Quand tu as vu le casting, tu as su que tu jouais face à Josiane Balasko.

J’étais assez stressée. Quand je l’ai vue sur le tournage pour la première fois, elle était dans la loge maquillage-coiffure. Mona me l’a présentée. J’étais très impressionnée, mais elle est très gentille, très rassurante. Ce n’est pas quelqu’un qui prend les gens avec hauteur, qui est snob. Elle est vraiment gentille.


Elle est comme son personnage ?

Elle est plus jolie. Je ne la connais pas énormément non plus, mais je préfère Josiane à Renée.


Qu’est-ce qui a été le plus difficile pour toi dans cette aventure ? Apprendre le texte ?

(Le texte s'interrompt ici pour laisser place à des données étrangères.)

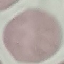
Summary:
  - Result: negative for malaria parasites
  - Stain: Giemsa
  - Capture: smartphone camera at the microscope eyepiece
  - Preparation: thin smear
  - Image type: cell patch, automatically extracted from a larger field of view and resized to 64 × 64 pixels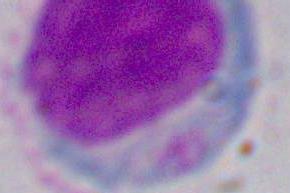
1000x magnification. Photomicrograph. A white blood cell is shown.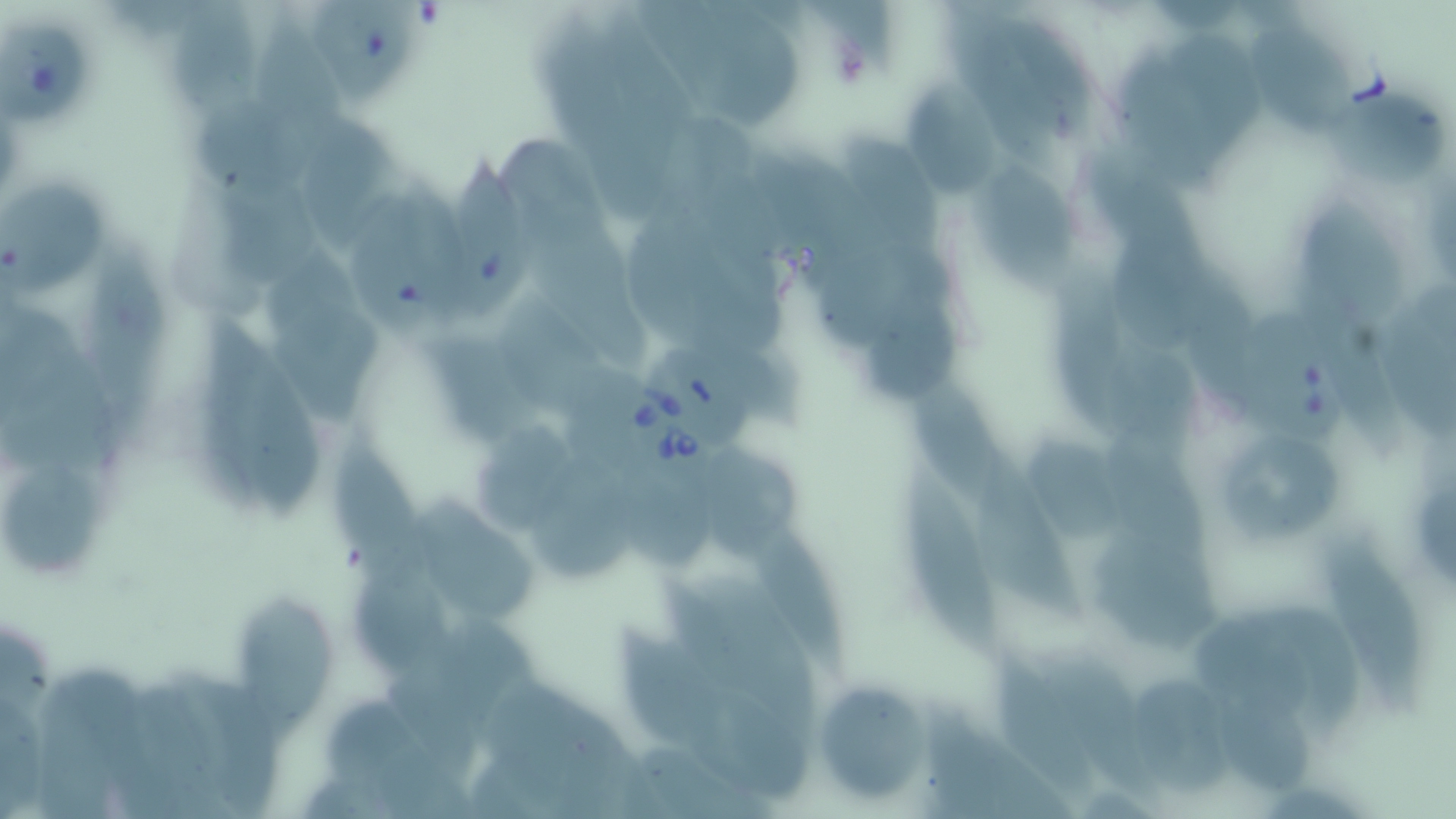
Approximate bounding boxes as named x1/y1/x2/y2 corners in pixels. Babesia divergens-infected red blood cell locations: (x1=1234, y1=298, x2=1353, y2=445), (x1=626, y1=357, x2=728, y2=503). Uninfected red blood cell locations: (x1=314, y1=1, x2=416, y2=107), (x1=174, y1=3, x2=260, y2=116), (x1=1244, y1=21, x2=1353, y2=135), (x1=1, y1=24, x2=90, y2=123), (x1=1164, y1=32, x2=1266, y2=156), (x1=1116, y1=51, x2=1225, y2=195), (x1=905, y1=83, x2=1008, y2=203), (x1=1324, y1=90, x2=1443, y2=185), (x1=300, y1=120, x2=395, y2=251), (x1=843, y1=133, x2=947, y2=258), (x1=972, y1=152, x2=1075, y2=289), (x1=444, y1=156, x2=527, y2=313), (x1=3, y1=180, x2=108, y2=296), (x1=1296, y1=201, x2=1408, y2=334), (x1=1103, y1=221, x2=1214, y2=354), (x1=82, y1=242, x2=164, y2=424), (x1=865, y1=287, x2=958, y2=399), (x1=495, y1=293, x2=616, y2=427), (x1=275, y1=304, x2=390, y2=424), (x1=420, y1=338, x2=532, y2=445), (x1=235, y1=353, x2=321, y2=518), (x1=917, y1=383, x2=1033, y2=520), (x1=472, y1=420, x2=583, y2=534), (x1=333, y1=432, x2=435, y2=593), (x1=1223, y1=436, x2=1345, y2=538), (x1=519, y1=446, x2=649, y2=585), (x1=712, y1=450, x2=807, y2=564), (x1=975, y1=452, x2=1090, y2=622), (x1=898, y1=466, x2=996, y2=650), (x1=3, y1=468, x2=104, y2=575), (x1=418, y1=493, x2=540, y2=625), (x1=1098, y1=532, x2=1215, y2=650), (x1=756, y1=534, x2=856, y2=687), (x1=1329, y1=535, x2=1423, y2=709), (x1=351, y1=569, x2=461, y2=678), (x1=239, y1=596, x2=340, y2=744), (x1=609, y1=617, x2=729, y2=757), (x1=996, y1=650, x2=1099, y2=800), (x1=1052, y1=656, x2=1177, y2=810), (x1=1133, y1=668, x2=1243, y2=800), (x1=1219, y1=675, x2=1317, y2=799), (x1=811, y1=679, x2=929, y2=805). Platelet locations: (x1=835, y1=45, x2=873, y2=86). Slide-level diagnosis: Babesia divergens. Light microscopy. May-Grünwald-Giemsa stain. One field of a larger specimen. Image is 1456×819 pixels. 1000x magnification. Thin blood film.Name the parasite shown.
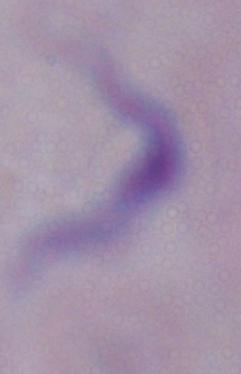

This is a trypanosome.

Summary:
  - Magnification: 1000x
  - Modality: micrograph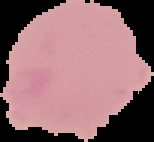 The area outside the segmented cell region is set to black. From a thin blood film. Image is 154×142 pixels. Malaria status: uninfected.Point out each Plasmodium parasite.
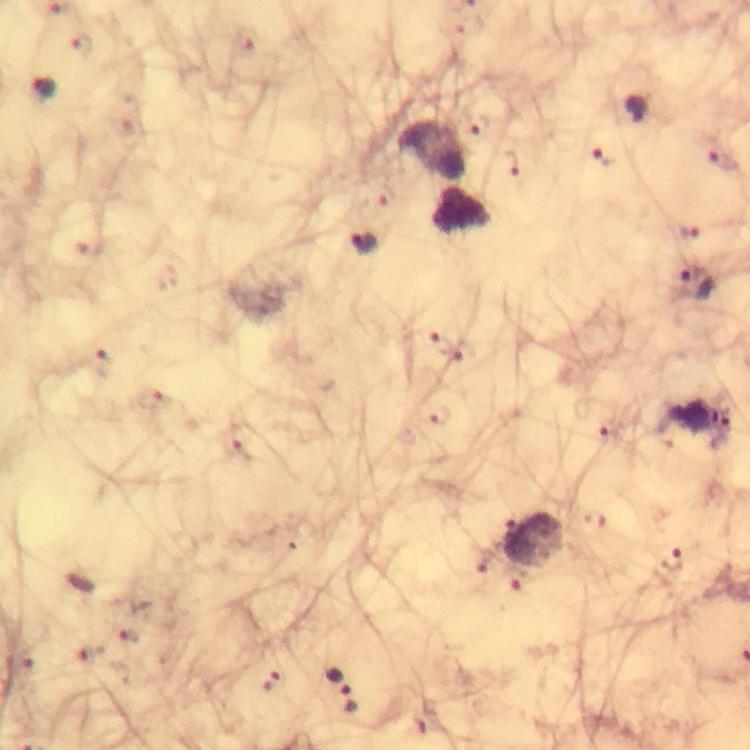
Approximate object centers, in pixels from the top-left corner.
Plasmodium parasites: (x=81, y=46), (x=44, y=89), (x=637, y=111), (x=475, y=127), (x=609, y=156), (x=723, y=162), (x=506, y=165), (x=367, y=243), (x=696, y=285), (x=438, y=344), (x=107, y=364), (x=440, y=416), (x=608, y=429), (x=244, y=449), (x=484, y=560), (x=671, y=561), (x=516, y=580), (x=126, y=636), (x=24, y=661), (x=339, y=680), (x=273, y=684).

A crop from one field of view. From a malaria diagnostic workup. Photographed with a smartphone mounted on the microscope. Giemsa stain. Image is 750×750 pixels. At 100x magnification. Thick blood film. Immersion oil applied.Name the cell type shown.
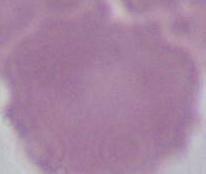

This is an erythrocyte.

Photomicrograph. Captured at 1000x magnification.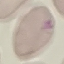

Summary:
  - Malaria status: uninfected
  - Stain: Giemsa
  - Image type: automatically extracted cell patch, resized to 64 × 64 pixels
  - Capture: smartphone camera at the microscope eyepiece
  - Preparation: thin smear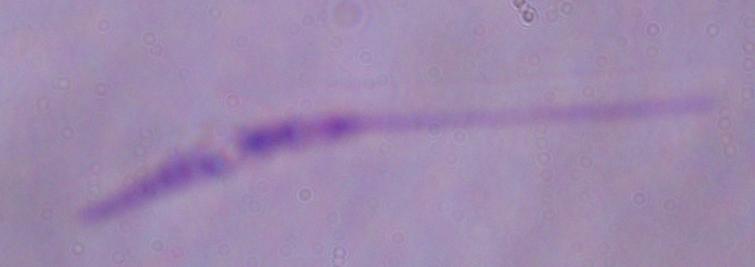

Non, c’était de devenir Paloma, de rentrer complètement dans ce personnage. Même si j’avais joué d’autres rôles avant, des filles qui n’étaient pas vraiment sereines, là c’était un rôle très profond. Avec l’aide de Mona, je pense que j’ai réussi, d’après les retours que j’ai. Je suis contente. Je voulais surtout satisfaire Mona. C’est vrai que c’était dur, puisque Paloma n’était pas du tout comme moi. Il a fallu que je trouve des petits trucs pour devenir Paloma.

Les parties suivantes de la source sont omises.